A swift return to economic growth was not guaranteed, with the shape of any recovery dependent on whether a vaccine can be found to halt COVID-19, Skeoch said on Friday after SLA’s first half pre-tax profit fell to 195 million pounds ($255 million).
This was above expectations of 179 million pounds and followed a 10% fall in first-half profit reported by SLA’s rival Schroders last week.
“The outlook for markets is tough. I don’t think this recovery without a vaccine is going to be V-shaped, it’s going to be W-shaped,” he told a media call, adding that the success of vaccines for some strains of flu was only around 40%.

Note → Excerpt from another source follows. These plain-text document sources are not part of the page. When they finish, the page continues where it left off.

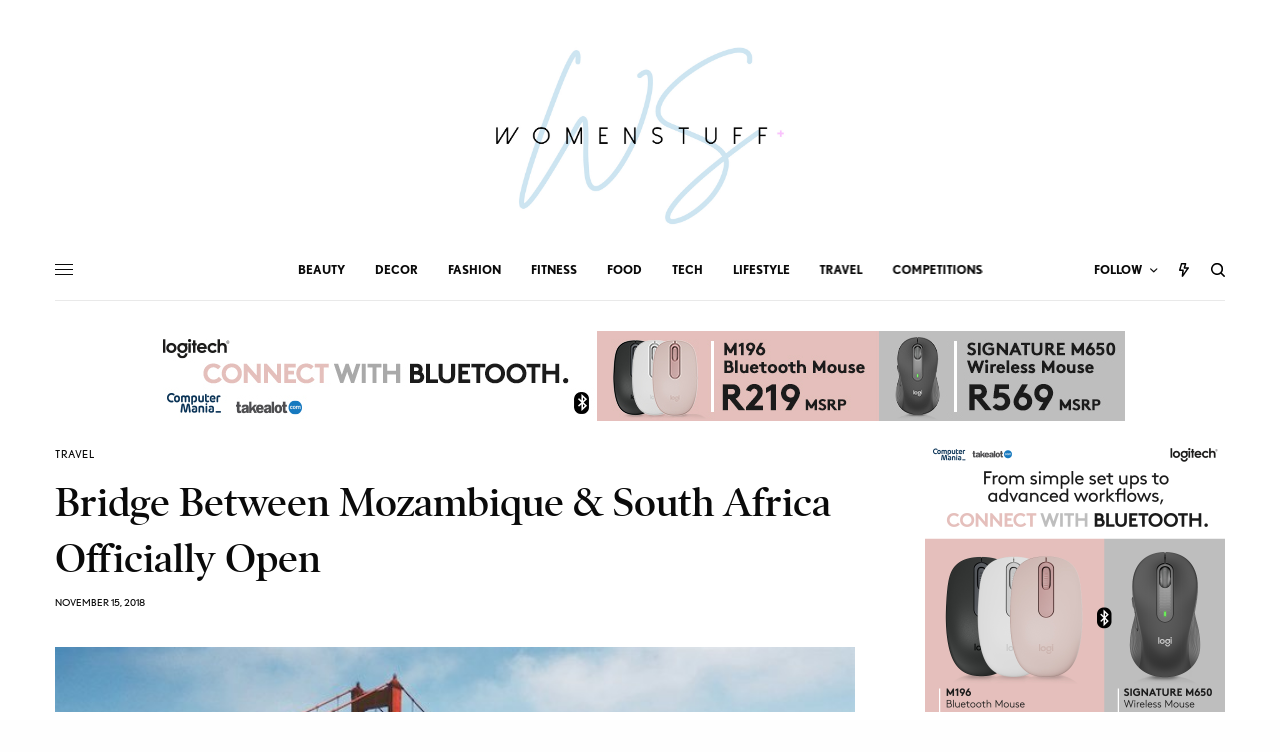

--- FILE ---
content_type: text/html; charset=utf-8
request_url: https://www.google.com/recaptcha/api2/aframe
body_size: 267
content:
<!DOCTYPE HTML><html><head><meta http-equiv="content-type" content="text/html; charset=UTF-8"></head><body><script nonce="_ILtf7s8qvIXqfKmNl5DBg">/** Anti-fraud and anti-abuse applications only. See google.com/recaptcha */ try{var clients={'sodar':'https://pagead2.googlesyndication.com/pagead/sodar?'};window.addEventListener("message",function(a){try{if(a.source===window.parent){var b=JSON.parse(a.data);var c=clients[b['id']];if(c){var d=document.createElement('img');d.src=c+b['params']+'&rc='+(localStorage.getItem("rc::a")?sessionStorage.getItem("rc::b"):"");window.document.body.appendChild(d);sessionStorage.setItem("rc::e",parseInt(sessionStorage.getItem("rc::e")||0)+1);localStorage.setItem("rc::h",'1769089520675');}}}catch(b){}});window.parent.postMessage("_grecaptcha_ready", "*");}catch(b){}</script></body></html>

SLA said it would pay an interim dividend of 7.3 pence per share, unchanged from a year ago but above a forecast 6.8 pence.
KBW analysts described the results as a “mixed bag” but highlighted the retention of the dividend, retaining their “market perform” rating on the stock.
SLA’s shares were steady at 264 pence at 0748 GMT, against a 0.2% gain in the FTSE 100.
Skeoch also said the importance of responsible investing was “something the COVID crisis is going to accelerate”.
SLA’s fee-based revenue dropped 13% to 706 million pounds due to 2019 outflows, clients switching to lower-fee assets, and a scheduled withdrawal of assets by Lloyds Banking Group. This was below analyst forecasts of 717 million pounds.
The firm’s assets under management and administration fell 6% to 512 billion pounds, above a forecast 506 billion.